DATA SUPPLIED
··········

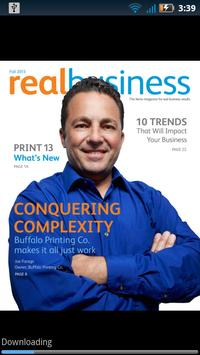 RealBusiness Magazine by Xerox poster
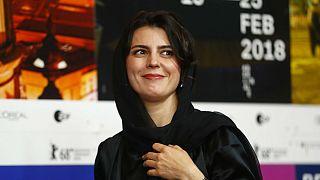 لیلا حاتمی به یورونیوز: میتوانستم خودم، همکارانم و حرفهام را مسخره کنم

··········

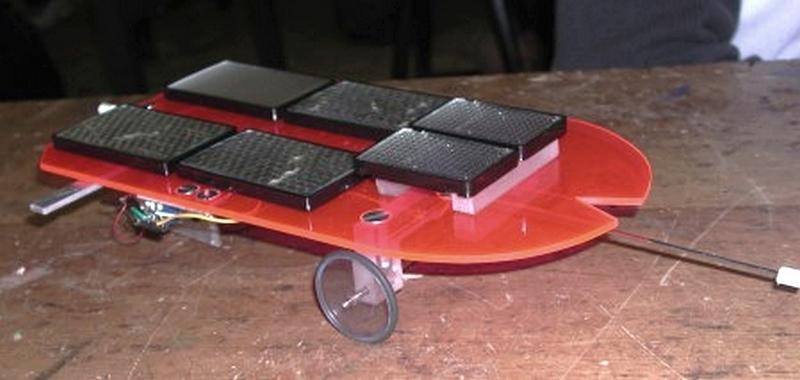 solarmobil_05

··········

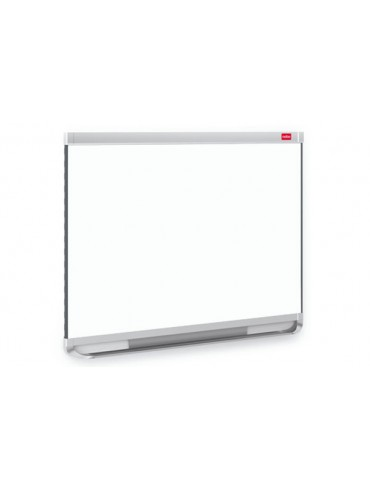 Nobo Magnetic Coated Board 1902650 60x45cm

··········

ACTIVITY
In the listing above, the required lines run from the line with "RealBusiness Magazine by Xerox poster" through the line with "لیلا حاتمی به". Output exactly those lines, omitting pictures.

REPLY
 RealBusiness Magazine by Xerox poster
 لیلا حاتمی به یورونیوز: میتوانستم خودم، همکارانم و حرفهام را مسخره کنم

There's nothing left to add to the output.